§ **Exercise instructions**
A: In the article on FDA's proposed rule for laboratory-developed tests, what do many stakeholders hope the action will trigger?
B: Write the next part of the article on FDA's proposed rule for laboratory-developed tests, picking up after its final sentence.

§ **Extract to read**
*****

ARTICLE SUMMARY:
FDA issued its latest proposal to actively oversee laboratory developed tests last month. It is either a helpful move to level the regulatory playing field for diagnostics or a potentially illegal power grab, depending on your perspective. But many stakeholders hope the action will trigger Congress to reengage and settle the LDT issue once and for all by comprehensively reforming diagnostics regulation.
FDA repositioned itself back into the center of the long-running laboratory-developed test (LDT) debate last month with the publication of a highly anticipated proposed rule. Depending on your vantage point, the proposal to actively regulate LDTs may either be a move in the direction of regulatory fairness or an unwarranted and potentially illegal power grab.

*****

§ **Record excerpts**
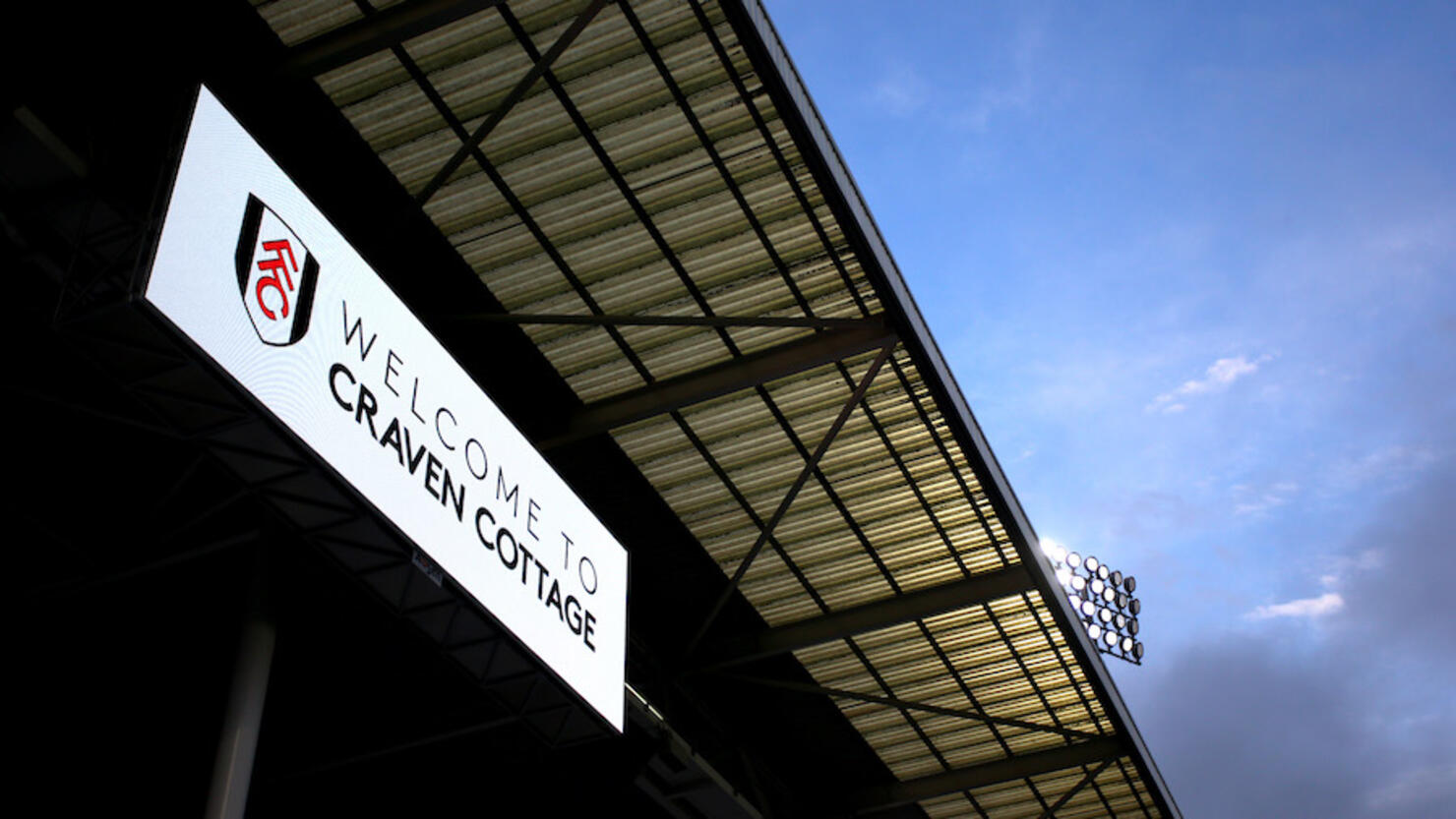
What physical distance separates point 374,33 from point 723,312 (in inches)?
266

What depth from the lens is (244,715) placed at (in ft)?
45.2

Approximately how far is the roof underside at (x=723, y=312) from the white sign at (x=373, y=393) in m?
3.20

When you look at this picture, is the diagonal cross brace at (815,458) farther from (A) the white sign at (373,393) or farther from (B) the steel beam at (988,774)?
(B) the steel beam at (988,774)

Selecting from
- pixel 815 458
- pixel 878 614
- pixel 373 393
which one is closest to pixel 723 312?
pixel 815 458

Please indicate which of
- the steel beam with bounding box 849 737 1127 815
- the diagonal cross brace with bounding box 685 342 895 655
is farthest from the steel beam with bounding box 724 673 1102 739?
the diagonal cross brace with bounding box 685 342 895 655

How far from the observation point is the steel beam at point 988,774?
2969cm

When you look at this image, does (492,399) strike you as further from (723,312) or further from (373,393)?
(373,393)

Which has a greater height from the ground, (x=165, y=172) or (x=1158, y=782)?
(x=1158, y=782)

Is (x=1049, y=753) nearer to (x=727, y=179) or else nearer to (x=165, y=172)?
(x=727, y=179)

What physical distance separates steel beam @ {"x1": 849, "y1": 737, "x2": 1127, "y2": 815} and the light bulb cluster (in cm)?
274

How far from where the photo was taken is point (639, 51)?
18.0 meters

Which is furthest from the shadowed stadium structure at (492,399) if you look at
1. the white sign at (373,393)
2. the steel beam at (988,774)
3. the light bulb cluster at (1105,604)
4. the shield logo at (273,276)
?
the light bulb cluster at (1105,604)

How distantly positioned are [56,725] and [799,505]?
1237cm

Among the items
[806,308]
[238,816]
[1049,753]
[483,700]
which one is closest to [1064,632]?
[1049,753]
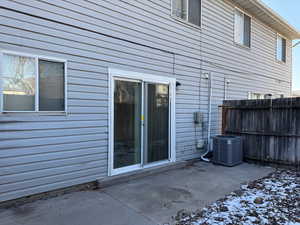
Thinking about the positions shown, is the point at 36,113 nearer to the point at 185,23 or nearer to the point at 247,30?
the point at 185,23

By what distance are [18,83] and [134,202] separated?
8.21 feet

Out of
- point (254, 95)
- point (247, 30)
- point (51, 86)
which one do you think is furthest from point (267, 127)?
point (51, 86)

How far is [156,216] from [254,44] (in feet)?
25.6

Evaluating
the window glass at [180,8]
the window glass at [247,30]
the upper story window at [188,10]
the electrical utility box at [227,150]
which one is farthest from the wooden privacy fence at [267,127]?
the window glass at [247,30]

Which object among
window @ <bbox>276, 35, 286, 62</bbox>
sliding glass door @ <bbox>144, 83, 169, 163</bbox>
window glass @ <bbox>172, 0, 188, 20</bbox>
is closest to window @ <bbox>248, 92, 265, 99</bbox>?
window @ <bbox>276, 35, 286, 62</bbox>

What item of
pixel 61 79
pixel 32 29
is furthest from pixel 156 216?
pixel 32 29

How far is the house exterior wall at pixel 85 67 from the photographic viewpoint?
3.08 m

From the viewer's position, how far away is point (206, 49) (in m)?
6.21

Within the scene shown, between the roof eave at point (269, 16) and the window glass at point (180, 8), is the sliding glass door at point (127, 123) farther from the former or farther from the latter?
the roof eave at point (269, 16)

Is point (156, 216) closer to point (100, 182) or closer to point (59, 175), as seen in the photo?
point (100, 182)

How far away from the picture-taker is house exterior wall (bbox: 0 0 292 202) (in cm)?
308

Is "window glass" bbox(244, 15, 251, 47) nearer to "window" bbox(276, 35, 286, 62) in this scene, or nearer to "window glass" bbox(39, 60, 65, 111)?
"window" bbox(276, 35, 286, 62)

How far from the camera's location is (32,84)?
3.18 meters

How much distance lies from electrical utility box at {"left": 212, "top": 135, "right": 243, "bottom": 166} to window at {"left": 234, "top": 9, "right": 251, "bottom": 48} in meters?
3.85
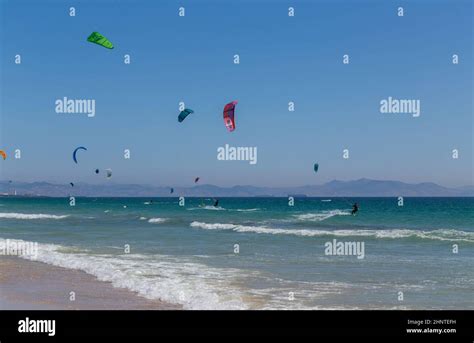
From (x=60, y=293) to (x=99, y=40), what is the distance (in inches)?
313

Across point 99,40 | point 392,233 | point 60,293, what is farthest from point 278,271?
point 392,233

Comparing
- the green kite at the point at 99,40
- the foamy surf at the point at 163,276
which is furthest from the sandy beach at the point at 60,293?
the green kite at the point at 99,40

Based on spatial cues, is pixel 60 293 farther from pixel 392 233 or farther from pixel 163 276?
pixel 392 233

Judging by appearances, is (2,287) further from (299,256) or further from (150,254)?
(299,256)

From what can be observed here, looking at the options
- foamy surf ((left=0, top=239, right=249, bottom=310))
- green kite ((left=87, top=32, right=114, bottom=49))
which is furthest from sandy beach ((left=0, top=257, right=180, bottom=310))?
green kite ((left=87, top=32, right=114, bottom=49))

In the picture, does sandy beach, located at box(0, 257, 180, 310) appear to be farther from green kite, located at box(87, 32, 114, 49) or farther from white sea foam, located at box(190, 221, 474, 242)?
white sea foam, located at box(190, 221, 474, 242)

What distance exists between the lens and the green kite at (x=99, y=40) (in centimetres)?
1498

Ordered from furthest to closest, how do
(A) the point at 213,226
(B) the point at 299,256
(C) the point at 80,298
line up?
1. (A) the point at 213,226
2. (B) the point at 299,256
3. (C) the point at 80,298

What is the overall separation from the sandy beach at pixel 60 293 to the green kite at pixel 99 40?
6369 mm

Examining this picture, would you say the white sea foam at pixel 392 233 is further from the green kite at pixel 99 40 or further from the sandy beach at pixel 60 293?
the sandy beach at pixel 60 293

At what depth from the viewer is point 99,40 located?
593 inches
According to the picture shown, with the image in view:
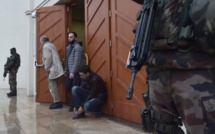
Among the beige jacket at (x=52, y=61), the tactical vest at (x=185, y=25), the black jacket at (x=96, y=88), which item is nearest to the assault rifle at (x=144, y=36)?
Answer: the tactical vest at (x=185, y=25)

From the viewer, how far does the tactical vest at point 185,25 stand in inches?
40.8

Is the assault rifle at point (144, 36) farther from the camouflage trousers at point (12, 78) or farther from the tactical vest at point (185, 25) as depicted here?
the camouflage trousers at point (12, 78)

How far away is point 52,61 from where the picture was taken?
504 cm

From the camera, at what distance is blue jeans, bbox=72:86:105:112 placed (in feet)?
12.8

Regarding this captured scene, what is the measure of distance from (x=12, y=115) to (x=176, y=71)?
4126 mm

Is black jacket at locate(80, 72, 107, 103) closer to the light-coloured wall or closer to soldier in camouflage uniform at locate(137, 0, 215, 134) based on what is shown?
soldier in camouflage uniform at locate(137, 0, 215, 134)

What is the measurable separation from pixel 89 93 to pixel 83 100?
205mm

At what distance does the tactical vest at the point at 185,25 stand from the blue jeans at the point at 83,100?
2776mm

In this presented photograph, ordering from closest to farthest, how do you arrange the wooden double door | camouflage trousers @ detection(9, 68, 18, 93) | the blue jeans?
the wooden double door, the blue jeans, camouflage trousers @ detection(9, 68, 18, 93)

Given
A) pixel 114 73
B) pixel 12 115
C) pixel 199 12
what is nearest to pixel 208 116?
pixel 199 12

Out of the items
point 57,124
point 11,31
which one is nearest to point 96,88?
point 57,124

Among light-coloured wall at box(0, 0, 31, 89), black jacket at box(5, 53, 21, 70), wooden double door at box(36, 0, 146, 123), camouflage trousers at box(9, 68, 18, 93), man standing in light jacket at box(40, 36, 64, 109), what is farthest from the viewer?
light-coloured wall at box(0, 0, 31, 89)

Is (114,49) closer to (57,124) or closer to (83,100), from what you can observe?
(83,100)

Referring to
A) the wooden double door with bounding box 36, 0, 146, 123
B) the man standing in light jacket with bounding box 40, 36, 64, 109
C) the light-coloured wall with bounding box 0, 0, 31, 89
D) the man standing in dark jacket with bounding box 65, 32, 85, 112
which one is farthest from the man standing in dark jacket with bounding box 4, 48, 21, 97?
the wooden double door with bounding box 36, 0, 146, 123
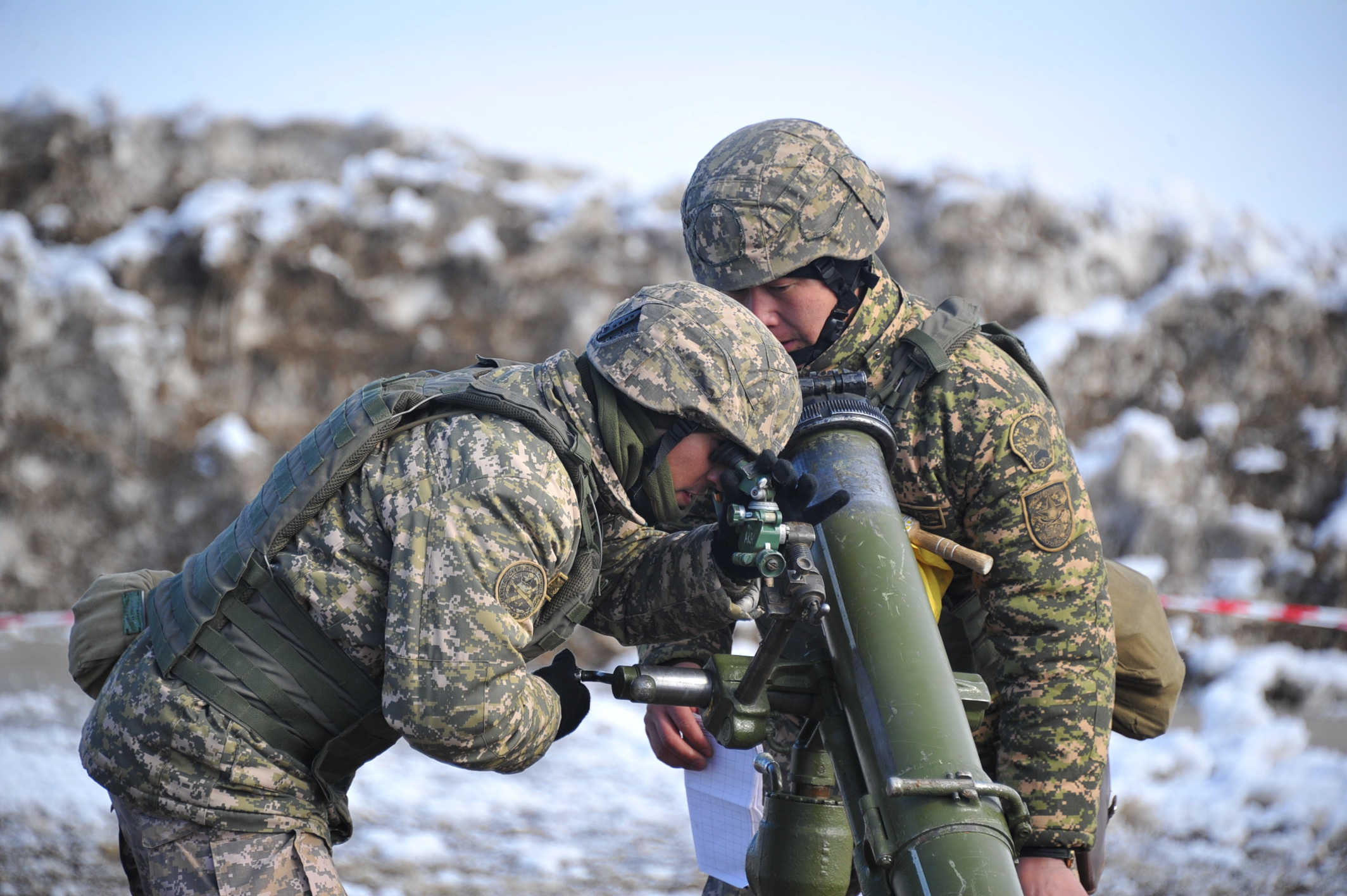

*****

§ **Task-by-task answers**
A: They hope it will trigger Congress to reengage and settle the LDT issue once and for all by comprehensively reforming diagnostics regulation.

B:
Clinical laboratories and diagnostics companies that have set up their businesses based on clinical lab operations are the only ones directly implicated by the proposed rule, and they are already starting to come out in force opposing the plan and questioning FDA’s fundamental authority to issue regulations. Meanwhile, IVD test kit makers see the proposal generally as a positive move to establish the long-sought goal of a more level regulatory playing field between tests made at manufacturing plants and those developed in laboratories. But IVD manufacturers are even more interested in the latest FDA proposal for its potential to reinvigorate legislative efforts to completely revamp FDA diagnostics regulations via the VALID Act. “What we really want to see is VALID,” an IVD industry advocate told Market Pathways.